WHAT IS REQUIRED
Below is a block of entries; repeat all of it exactly but omit the pictures.
Content starts
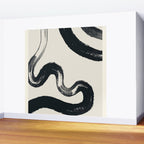 Abstract line art 131 Wall Mural Gallery Image 2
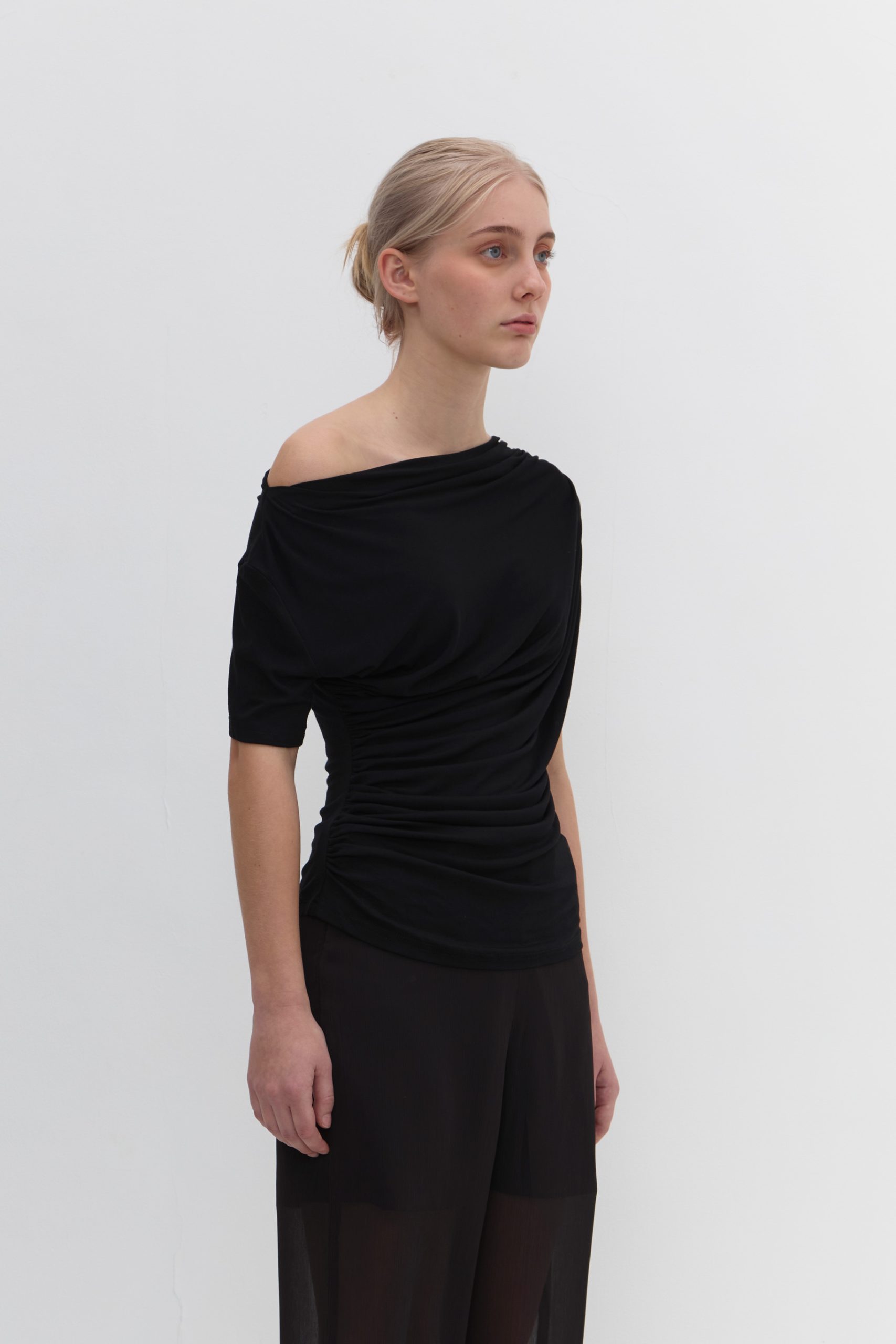 Harper Blouse in Black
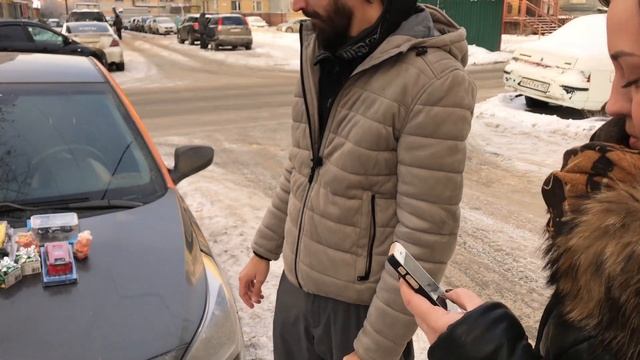 ПРИЯТНЫЙ СЮРПРИЗ В МАШИНАХ КАРШЕРИНГА смотреть онлайн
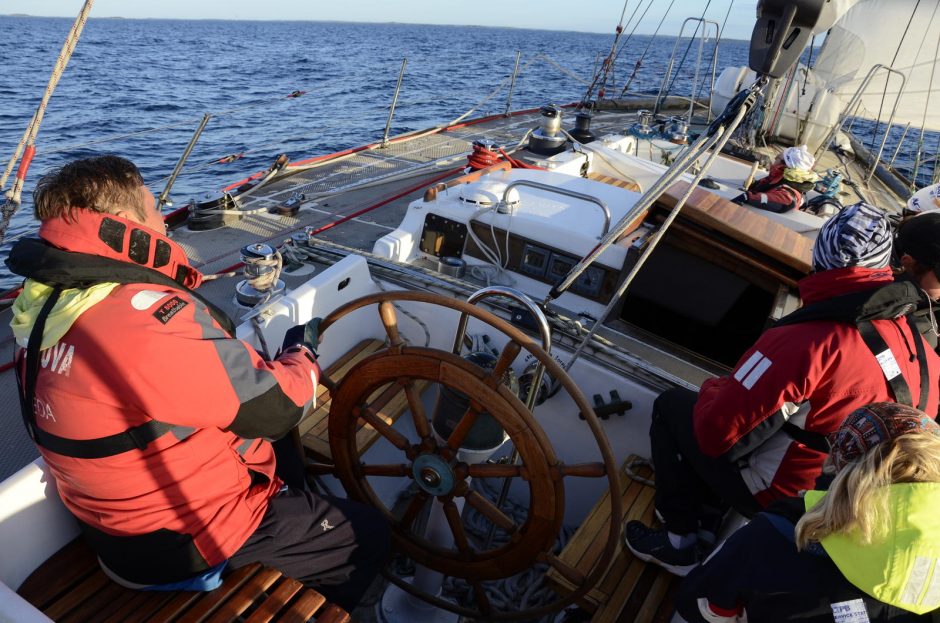 Klaipėdiečiai kviečiami išlydėti legendinę jachtą „Lietuva“ į 100-čio odisėją
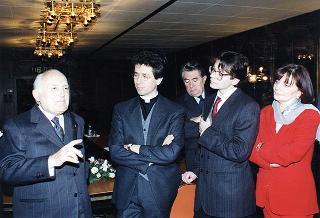 Visita di Stato del Presidente della Repubblica Scalfaro in Ungheria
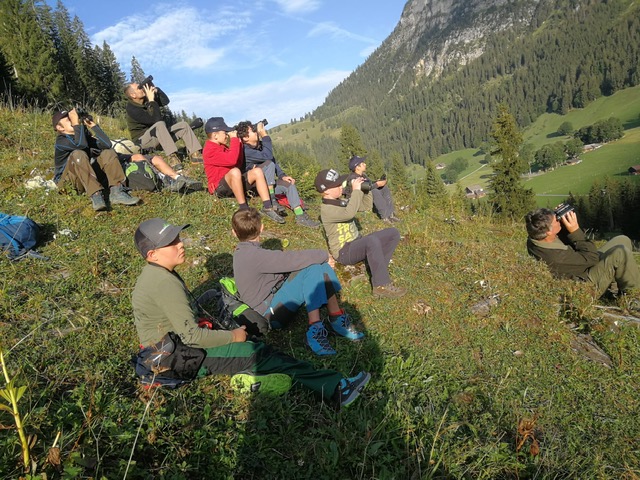 Mit dem Jäger unterwegs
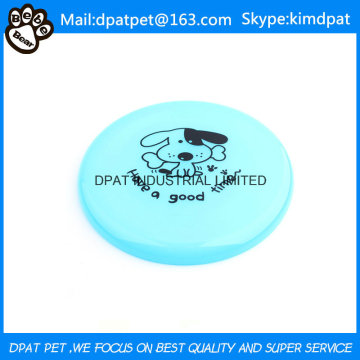 Discos de vuelo de entrenamiento al aire libre Perro Fetch Toy Silicona cachorro Frisbee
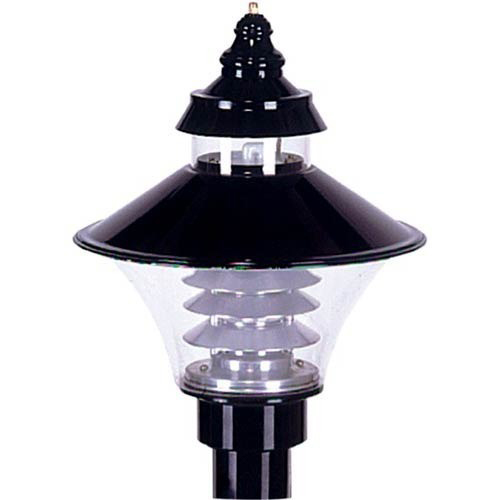 Black Post Top Lanterns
Content ends
EXERCISE OUTPUT
 Abstract line art 131 Wall Mural Gallery Image 2
 Harper Blouse in Black
 ПРИЯТНЫЙ СЮРПРИЗ В МАШИНАХ КАРШЕРИНГА смотреть онлайн
 Klaipėdiečiai kviečiami išlydėti legendinę jachtą „Lietuva“ į 100-čio odisėją
 Visita di Stato del Presidente della Repubblica Scalfaro in Ungheria
 Mit dem Jäger unterwegs
 Discos de vuelo de entrenamiento al aire libre Perro Fetch Toy Silicona cachorro Frisbee
 Black Post Top Lanterns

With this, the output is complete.